On March 16, Jose Alberto Hernandez and Jose Idel Sid, being held on dozens of child sex crimes charges, escaped from their fourth-floor cell. As of Monday, the pair was still on the loose and the search for them continued, according to the Sheriff’s Office. But my guess is those two guys are long gone from here, probably somewhere far to the south by now.
Talking with the media after the incident, Barnes told of human errors that aided in the escapes but he also explained that the men had used pieces of metal taken from a ceiling vent in their cell and removed a 15-inch by 13-inch Plexiglass window. They then used bed sheets to descend 30 feet to a ledge and then jumped 14 feet to the ground.
But it was Barnes’ comments about the original jail construction that upset some local folks. “This jail was not built by jail builders. The materials were not up to grade,” he told media representatives during a press conference. “If it was up to jail standards, (the window) would have had a bar over it.”
It’s not “Stop the presses!” news that Barnes has said or done something that ruffled a few feathers. That comes with the job. But while I certainly understand concerns about his remarks expressed in a Your View letter on this page April 7, I do think maybe what the sheriff meant hasn’t been fully understood.
Family members of a local architect who was deeply involved with the jail and courthouse construction project in the late 1980s felt that Barnes’ comments reflected negatively on the work of the architect, who has since died. However, I don’t believe what Barnes said was meant to impugn the architect’s reputation. Instead, I think he was making a statement about the incarceration concept under which the High Point jail was built nearly 25 years ago.

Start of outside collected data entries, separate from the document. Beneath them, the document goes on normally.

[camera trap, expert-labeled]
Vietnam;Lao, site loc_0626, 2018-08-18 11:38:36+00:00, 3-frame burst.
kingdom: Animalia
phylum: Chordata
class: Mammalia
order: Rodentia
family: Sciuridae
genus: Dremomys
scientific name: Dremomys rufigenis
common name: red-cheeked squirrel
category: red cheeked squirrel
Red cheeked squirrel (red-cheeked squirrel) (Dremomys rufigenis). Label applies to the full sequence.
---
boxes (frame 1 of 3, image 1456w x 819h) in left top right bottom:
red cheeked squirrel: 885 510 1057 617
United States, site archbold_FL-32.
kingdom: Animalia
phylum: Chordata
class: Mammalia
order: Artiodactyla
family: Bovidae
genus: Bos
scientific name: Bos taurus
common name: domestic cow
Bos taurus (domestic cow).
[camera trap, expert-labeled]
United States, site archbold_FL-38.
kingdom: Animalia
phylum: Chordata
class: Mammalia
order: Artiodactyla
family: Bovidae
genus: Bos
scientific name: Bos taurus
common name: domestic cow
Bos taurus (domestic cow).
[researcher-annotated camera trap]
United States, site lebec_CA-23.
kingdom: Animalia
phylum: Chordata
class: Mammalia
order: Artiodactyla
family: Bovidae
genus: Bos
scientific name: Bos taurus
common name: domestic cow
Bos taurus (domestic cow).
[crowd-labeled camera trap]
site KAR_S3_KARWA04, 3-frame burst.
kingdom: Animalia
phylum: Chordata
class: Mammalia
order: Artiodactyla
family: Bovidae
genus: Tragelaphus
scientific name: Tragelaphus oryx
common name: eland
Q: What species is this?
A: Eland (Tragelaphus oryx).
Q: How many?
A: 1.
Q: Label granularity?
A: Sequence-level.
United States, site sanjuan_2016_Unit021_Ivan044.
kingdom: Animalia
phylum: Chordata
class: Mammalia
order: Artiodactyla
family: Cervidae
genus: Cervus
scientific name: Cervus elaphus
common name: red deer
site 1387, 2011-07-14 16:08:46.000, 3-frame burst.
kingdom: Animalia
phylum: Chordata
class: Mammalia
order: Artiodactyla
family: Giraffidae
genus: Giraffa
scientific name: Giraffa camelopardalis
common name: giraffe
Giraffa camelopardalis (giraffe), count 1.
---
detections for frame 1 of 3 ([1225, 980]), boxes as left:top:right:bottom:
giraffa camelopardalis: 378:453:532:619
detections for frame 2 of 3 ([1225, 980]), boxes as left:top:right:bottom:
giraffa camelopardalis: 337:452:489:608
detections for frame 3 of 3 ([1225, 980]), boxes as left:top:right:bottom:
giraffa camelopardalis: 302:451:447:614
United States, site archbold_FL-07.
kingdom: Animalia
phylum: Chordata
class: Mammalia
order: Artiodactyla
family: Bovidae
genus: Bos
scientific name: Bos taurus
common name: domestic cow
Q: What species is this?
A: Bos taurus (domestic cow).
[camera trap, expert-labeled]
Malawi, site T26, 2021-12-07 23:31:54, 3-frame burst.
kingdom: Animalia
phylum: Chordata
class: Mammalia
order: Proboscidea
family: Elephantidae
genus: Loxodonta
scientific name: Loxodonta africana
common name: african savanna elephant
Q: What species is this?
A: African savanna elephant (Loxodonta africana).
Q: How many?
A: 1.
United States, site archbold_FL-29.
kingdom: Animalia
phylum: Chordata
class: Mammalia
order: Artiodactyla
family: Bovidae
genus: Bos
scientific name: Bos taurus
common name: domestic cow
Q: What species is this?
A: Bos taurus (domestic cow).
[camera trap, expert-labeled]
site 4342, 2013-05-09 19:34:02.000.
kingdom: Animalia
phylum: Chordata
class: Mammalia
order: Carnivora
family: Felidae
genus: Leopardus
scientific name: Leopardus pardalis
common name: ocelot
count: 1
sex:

As I recall from covering for the Enterprise much of the building project, the philosophy that guided jail construction was that it would be a state-of-the-art facility and more “inmate friendly” — we might say today. Inmates would have more freedom under the open-air incarceration concept in vogue at the time. The new concept also was supposed to save money because fewer jailers could supervise more inmates.
But all this was based on the new jail not housing “harden criminals” and people charged with heinous crimes such as multiple child sex violations — as were the two recent escapees.
So it stands to reason — to me, at least — that Barnes’ comments about jail construction standards back then are not far from the truth. The jail simply wasn’t built to hold inmates who are greater risks for escape. That’s why a couple of years ago we saw benefits in the idea of temporarily closing the jail to save the county operating expenses because that plan also included upgrading and renovating the jail during the year or two that it might be closed.
Although county officials eventually decided not to close the High Point jail temporarily, I’d contend it still needs the upgrading and renovating that Barnes and others thought it needed a couple of years ago. And I’d submit the March 16 escapes as evidence.